HDAP Guide

User Manual:

Open the PDF directly: View PDF PDF.
Page Count: 8

What is the Health Data Analytics Platform (HDAP)?
HDAP is a software platform designed to support students and researchers in conducting
health-oriented projects at Georgia Tech and our partner institutions.
What does HDAP do?
HDAP has three core functions:
1) Provide synthetic and de-identified sources of healthcare data
2) Provide tools to analyze these data
3) Provide a healthcare application development and hosting environment and app gallery
What data sources does HDAP provide?
Currently HDAP offers four datasets:
-MIMIC
- A de-identified inpatient ICU dataset
- 46,500 patients
-EXACT
- A synthetic outpatient dataset
- 10,500 patients
- SyntheticMass
- A synthetic outpatient dataset
- 20,000 patients
-SynPUF
- A synthetic outpatient dataset
- 2,300,000 patients
How do I access these data?
The raw datasets can be accessed in two ways:
- Via Postgres database connection (must be on the GT network)
- SynPUF
-jdbc:postgresql://data.hdap.gatech.edu:5434/synpuf_v5
-Username: hdap_student
-Password: hdapSynpuf4Students!
- MIMIC
-jdbc:postgresql://data.hdap.gatech.edu:5433/mimic_v5
- Username: team0
- Password: hdapM1m1c4Students!
- EXACT
-jdbc:postgresql://data.hdap.gatech.edu:5432/omop_v5
-Username: hdap_student
-Password: hdap3xact4Students!
- SyntheticMass
- Only FHIR access at this time
- Via FHIR
- MIMIC (DSTU2)
- Endpoint: http://ehr.hdap.gatech.edu:8080/gt-fhir-webapp/
- EXACT (DSTU2)
- Endpoint: http://ehr.hdap.gatech.edu:8080/gt-exact/
- SyntheticMass (STU3)
- Endpoint: https://apps.hdap.gatech.edu/hapi-fhir-jpaserver-example/
- SynPUF
- FHIR server pending
What tools does HDAP provide to explore and analyze data?
HDAP currently provides two ways to analyze healthcare data
-ATLAS
- a software application with a GUI interface for exploring datasets, building
patient lists based on criteria of interest, and analyzing those patients
-Jupyter
- HDAP provides a Jupyter server through which you can create notebooks in
Python or R that can access HDAP datasets. These notebooks can be shared with your
colleagues and other researchers.
In addition, you can analyze data locally using the database connections . However, once
results are generated, no HDAP data should be persisted on your machine.
Can I add new data sources to HDAP?
- For student projects, you can stand up a database within your Docker environment (see
below) and add any data necessary for your project. Obviously, no identifiable health
data can be used for your project!
- To add datasets accessible to all HDAP users, a request can be sent to
hdap@gatech.edu
What role does HDAP play in projects for CS6440 or other Georgia Tech courses?
At minimum, HDAP should be used by CS6440 students for 1) access to FHIR servers and 2)
application deployment. Optionally, students may utilize other HDAP data and analytic tools to
support development of their projects.
How does the requirement to deploy on HDAP affect my application development?

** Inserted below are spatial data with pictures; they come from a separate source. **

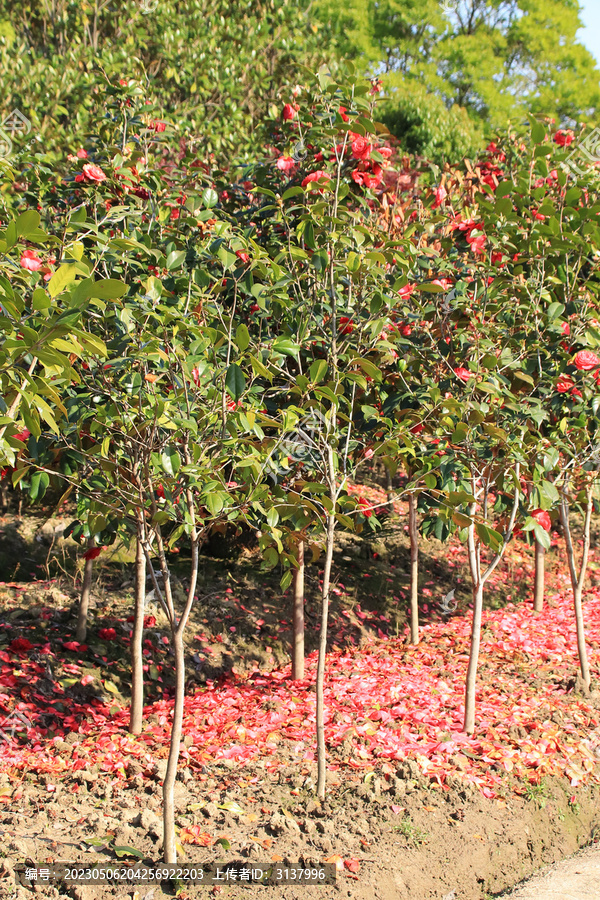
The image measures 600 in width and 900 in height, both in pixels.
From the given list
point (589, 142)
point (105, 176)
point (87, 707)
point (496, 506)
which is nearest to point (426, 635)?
point (496, 506)

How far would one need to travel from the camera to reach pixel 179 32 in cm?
1048

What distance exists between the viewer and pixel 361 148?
11.0 ft

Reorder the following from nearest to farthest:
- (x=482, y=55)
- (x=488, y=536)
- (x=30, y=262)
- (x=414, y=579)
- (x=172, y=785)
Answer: (x=30, y=262), (x=172, y=785), (x=488, y=536), (x=414, y=579), (x=482, y=55)

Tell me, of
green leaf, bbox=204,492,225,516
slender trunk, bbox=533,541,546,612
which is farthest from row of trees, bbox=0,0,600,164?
slender trunk, bbox=533,541,546,612

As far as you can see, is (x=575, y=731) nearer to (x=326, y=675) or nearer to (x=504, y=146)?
(x=326, y=675)

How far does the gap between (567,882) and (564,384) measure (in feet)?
7.51

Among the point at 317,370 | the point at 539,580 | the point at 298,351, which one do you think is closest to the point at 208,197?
the point at 298,351

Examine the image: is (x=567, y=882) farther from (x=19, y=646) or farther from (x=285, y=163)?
(x=285, y=163)

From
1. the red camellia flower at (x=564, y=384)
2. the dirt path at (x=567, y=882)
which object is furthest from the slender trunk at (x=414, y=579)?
the dirt path at (x=567, y=882)

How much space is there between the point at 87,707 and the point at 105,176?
3.06 metres

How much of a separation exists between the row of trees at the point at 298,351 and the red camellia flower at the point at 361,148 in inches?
3.7

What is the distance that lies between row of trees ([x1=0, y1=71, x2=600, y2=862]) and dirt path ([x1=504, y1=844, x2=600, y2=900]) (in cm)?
85

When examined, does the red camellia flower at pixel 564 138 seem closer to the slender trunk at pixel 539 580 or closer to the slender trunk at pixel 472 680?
the slender trunk at pixel 472 680

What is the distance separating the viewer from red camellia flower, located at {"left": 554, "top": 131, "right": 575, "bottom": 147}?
4652 mm
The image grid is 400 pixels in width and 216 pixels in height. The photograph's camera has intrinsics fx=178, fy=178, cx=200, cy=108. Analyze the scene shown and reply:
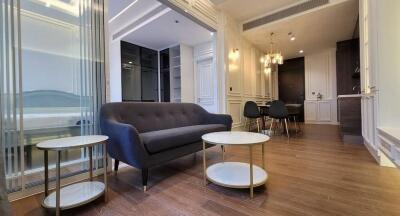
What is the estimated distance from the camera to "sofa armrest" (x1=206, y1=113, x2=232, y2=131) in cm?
282

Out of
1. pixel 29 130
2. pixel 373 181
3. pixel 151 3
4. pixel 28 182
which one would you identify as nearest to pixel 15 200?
pixel 28 182

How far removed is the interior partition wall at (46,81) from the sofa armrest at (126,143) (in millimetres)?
338

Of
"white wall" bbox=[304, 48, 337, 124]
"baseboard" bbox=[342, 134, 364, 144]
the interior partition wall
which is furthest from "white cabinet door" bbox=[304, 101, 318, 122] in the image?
the interior partition wall

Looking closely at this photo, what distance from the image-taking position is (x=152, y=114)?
2480 millimetres

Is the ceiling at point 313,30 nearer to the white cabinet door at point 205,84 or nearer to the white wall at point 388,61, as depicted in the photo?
the white cabinet door at point 205,84

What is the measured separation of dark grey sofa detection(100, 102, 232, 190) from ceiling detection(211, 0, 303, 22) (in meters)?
2.49

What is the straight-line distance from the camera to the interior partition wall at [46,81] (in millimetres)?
1457

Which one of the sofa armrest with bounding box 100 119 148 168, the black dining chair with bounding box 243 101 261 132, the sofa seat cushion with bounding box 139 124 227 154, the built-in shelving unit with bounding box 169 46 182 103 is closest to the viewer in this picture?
the sofa armrest with bounding box 100 119 148 168

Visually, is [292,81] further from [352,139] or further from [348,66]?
[352,139]

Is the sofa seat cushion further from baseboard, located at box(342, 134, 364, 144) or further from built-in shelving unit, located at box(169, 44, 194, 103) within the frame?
built-in shelving unit, located at box(169, 44, 194, 103)

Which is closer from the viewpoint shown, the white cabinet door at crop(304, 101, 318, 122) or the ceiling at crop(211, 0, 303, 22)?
the ceiling at crop(211, 0, 303, 22)

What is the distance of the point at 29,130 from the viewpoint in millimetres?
1596

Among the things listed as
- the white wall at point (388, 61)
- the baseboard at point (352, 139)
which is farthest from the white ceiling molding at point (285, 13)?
the baseboard at point (352, 139)

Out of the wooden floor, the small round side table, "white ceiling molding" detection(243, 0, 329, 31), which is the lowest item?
the wooden floor
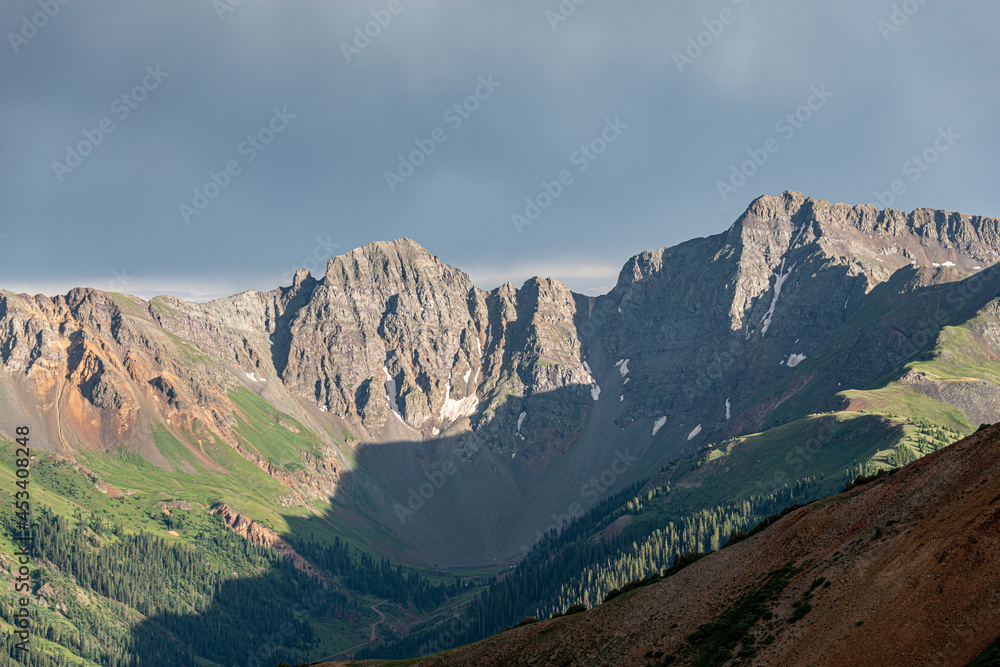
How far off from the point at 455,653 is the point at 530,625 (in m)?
8.39

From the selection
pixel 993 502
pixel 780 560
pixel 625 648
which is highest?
pixel 993 502

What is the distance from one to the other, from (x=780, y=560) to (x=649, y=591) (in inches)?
526

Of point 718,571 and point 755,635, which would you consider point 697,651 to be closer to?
point 755,635

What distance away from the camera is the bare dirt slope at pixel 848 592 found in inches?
1534

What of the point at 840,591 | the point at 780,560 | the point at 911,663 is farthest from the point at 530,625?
the point at 911,663

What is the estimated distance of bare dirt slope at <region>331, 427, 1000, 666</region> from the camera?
3897 cm

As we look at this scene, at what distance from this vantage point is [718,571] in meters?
61.5

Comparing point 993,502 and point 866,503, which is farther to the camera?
point 866,503

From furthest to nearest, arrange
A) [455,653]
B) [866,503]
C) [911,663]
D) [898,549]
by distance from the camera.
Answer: [455,653] → [866,503] → [898,549] → [911,663]

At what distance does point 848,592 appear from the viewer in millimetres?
46188

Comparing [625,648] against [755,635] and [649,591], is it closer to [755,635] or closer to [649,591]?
[649,591]

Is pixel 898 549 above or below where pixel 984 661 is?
above

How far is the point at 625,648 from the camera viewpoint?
57188 millimetres


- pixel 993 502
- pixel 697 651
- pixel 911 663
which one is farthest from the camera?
pixel 697 651
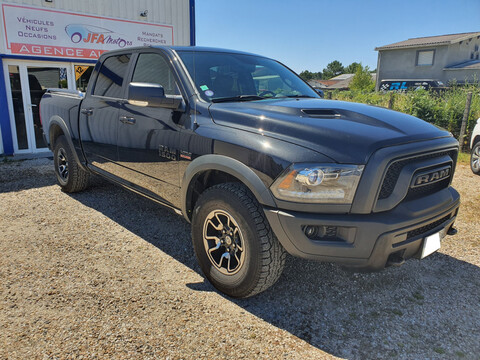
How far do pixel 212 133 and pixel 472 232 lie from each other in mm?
3270

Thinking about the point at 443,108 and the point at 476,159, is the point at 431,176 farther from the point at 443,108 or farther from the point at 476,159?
the point at 443,108

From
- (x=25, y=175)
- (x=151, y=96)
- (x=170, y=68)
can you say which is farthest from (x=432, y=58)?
(x=151, y=96)

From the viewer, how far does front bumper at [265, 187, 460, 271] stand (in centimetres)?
212

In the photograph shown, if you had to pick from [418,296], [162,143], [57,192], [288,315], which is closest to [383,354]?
[288,315]

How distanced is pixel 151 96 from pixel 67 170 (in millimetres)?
2932

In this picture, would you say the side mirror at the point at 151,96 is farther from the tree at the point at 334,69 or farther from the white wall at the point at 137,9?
the tree at the point at 334,69

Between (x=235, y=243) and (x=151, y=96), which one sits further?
(x=151, y=96)

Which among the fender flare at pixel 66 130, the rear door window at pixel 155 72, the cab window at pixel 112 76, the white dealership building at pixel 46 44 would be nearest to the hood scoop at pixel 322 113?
the rear door window at pixel 155 72

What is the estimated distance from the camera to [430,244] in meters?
2.40

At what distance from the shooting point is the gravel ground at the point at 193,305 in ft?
7.39

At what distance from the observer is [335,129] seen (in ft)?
7.53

Deploying your project on HDAP requires use of Docker and adherence to conventions as
described below. During your development phase, you can use other hosting environments
such as AWS or your local machine. However, you must test and ensure that your application
works on HDAP at least two weeks prior to project delivery. It is strongly recommended that you
deploy a ‘Hello World’ version of your application earlier in the semester to ensure that you
understand the process and that your Docker environment is working correctly on HDAP. Your
TAs may require this ‘Hello World’ deployment as a checkpoint in your project development.
Development Guide
Overall Steps
1. Setup Code Repository
2. Install Docker in your development environment
3. Build application following HDAP conventions
4. Define application environment with Dockerfile(s) and Docker Compose
5. Define build process with Jenkins
6. Deploy Application
Setup Code Repository
How do I set up my code repository?
- Create project repository on GT GitHub: https://github.gatech.edu/
- Use GT credentials for access
- Store source code in repository
- Add TAs as collaborators to your repository.

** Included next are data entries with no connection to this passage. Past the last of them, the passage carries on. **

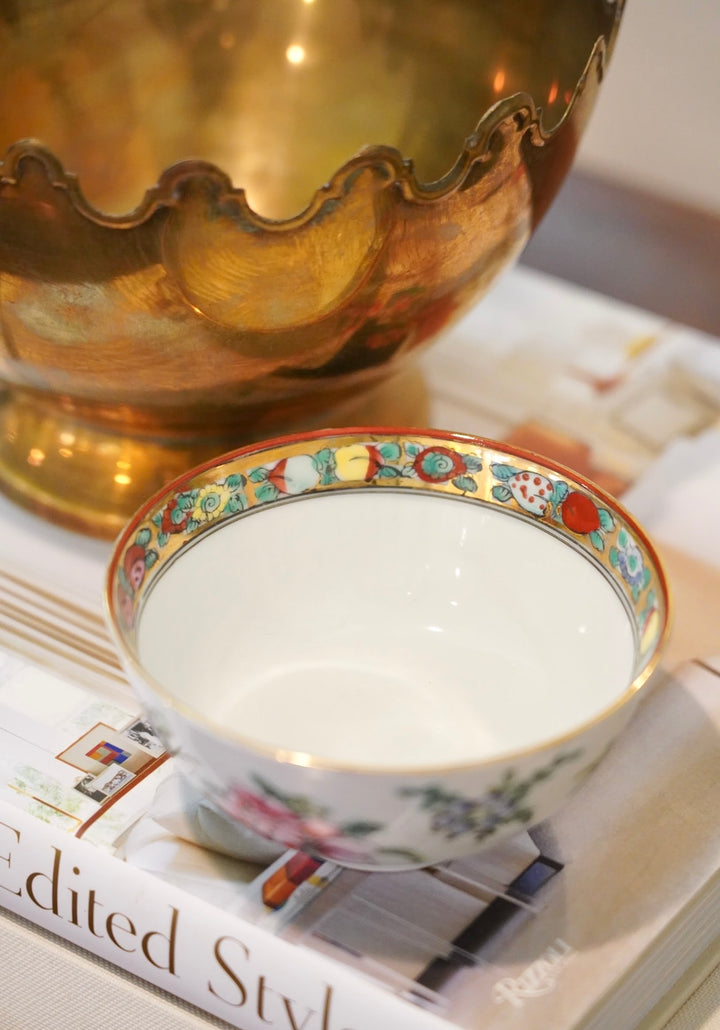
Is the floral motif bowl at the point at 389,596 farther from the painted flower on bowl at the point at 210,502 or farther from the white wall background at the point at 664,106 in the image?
→ the white wall background at the point at 664,106

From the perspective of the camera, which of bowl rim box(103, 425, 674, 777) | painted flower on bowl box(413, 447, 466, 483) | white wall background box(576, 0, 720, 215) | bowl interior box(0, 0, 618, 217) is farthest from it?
white wall background box(576, 0, 720, 215)

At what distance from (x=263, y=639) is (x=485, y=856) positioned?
0.09 m

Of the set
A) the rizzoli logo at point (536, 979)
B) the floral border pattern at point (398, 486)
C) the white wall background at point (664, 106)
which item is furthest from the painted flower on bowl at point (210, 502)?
the white wall background at point (664, 106)

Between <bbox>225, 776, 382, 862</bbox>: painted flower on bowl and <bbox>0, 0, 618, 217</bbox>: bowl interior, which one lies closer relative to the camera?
<bbox>225, 776, 382, 862</bbox>: painted flower on bowl

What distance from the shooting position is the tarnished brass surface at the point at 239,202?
1.07 ft

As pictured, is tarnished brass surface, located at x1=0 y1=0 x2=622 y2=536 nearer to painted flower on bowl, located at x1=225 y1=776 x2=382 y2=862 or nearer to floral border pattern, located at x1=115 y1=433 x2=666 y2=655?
floral border pattern, located at x1=115 y1=433 x2=666 y2=655

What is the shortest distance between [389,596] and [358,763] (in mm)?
80

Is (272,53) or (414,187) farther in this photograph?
(272,53)

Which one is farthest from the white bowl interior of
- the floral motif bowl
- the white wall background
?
the white wall background

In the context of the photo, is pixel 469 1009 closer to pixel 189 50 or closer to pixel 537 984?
pixel 537 984

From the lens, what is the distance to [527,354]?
0.53m

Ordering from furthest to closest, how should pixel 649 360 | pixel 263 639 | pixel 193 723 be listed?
pixel 649 360 < pixel 263 639 < pixel 193 723

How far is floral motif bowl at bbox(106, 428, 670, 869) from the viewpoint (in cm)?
34

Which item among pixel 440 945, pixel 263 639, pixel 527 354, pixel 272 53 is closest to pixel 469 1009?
pixel 440 945
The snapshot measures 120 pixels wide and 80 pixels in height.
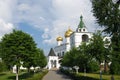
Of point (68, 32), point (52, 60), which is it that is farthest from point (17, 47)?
point (52, 60)

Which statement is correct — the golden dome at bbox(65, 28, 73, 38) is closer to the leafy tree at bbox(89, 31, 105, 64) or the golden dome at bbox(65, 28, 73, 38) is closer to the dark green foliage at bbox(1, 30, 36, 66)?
the dark green foliage at bbox(1, 30, 36, 66)

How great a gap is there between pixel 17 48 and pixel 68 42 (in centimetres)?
10028

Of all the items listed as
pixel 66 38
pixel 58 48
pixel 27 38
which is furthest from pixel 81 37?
pixel 27 38

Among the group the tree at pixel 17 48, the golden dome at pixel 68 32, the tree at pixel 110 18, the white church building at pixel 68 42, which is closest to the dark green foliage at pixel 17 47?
the tree at pixel 17 48

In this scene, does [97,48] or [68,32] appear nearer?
[97,48]

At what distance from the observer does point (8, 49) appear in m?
38.1

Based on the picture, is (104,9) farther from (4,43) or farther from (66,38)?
(66,38)

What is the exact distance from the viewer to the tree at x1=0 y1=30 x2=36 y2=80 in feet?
124

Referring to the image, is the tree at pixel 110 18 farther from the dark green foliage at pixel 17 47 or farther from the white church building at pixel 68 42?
the white church building at pixel 68 42

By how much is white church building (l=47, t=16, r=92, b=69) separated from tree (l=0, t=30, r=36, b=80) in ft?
206

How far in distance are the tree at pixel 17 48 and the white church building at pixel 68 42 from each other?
62663 mm

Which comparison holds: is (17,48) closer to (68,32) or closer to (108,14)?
(108,14)

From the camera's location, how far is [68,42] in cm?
13762

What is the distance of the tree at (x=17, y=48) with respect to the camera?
3791 cm
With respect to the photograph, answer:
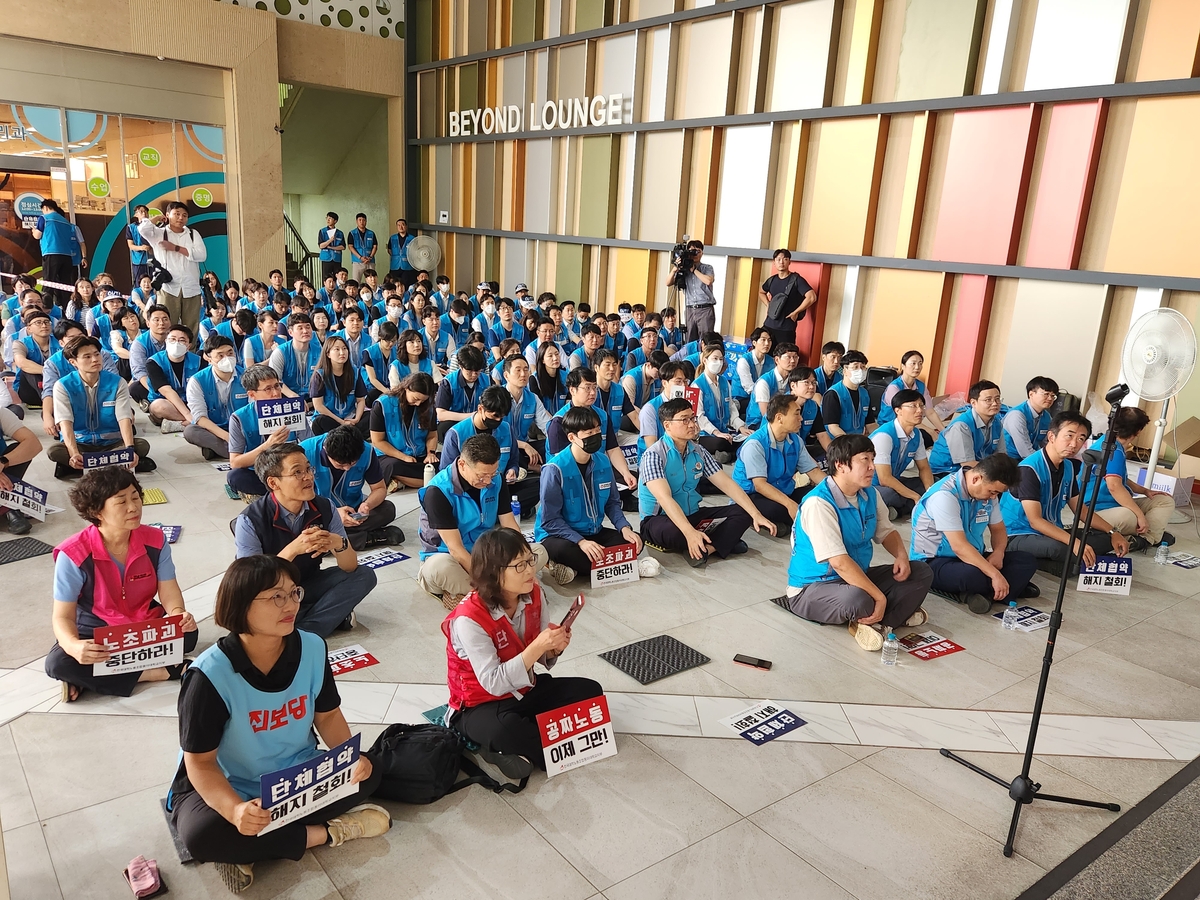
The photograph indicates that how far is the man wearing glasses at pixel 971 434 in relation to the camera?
23.1 ft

- Go to the “Settings -> Collaborators” menu option for your project
- Add an entry for your TA
- Add a Webhook for the HDAP Jenkins server to be notified when updates are pushed to
your repository
- Go to the “Settings - > Hooks and Services” menu option for your project
- Press the “Add webhook” button in the “Webhooks” section.
- Add the following URL as the “Payload URL”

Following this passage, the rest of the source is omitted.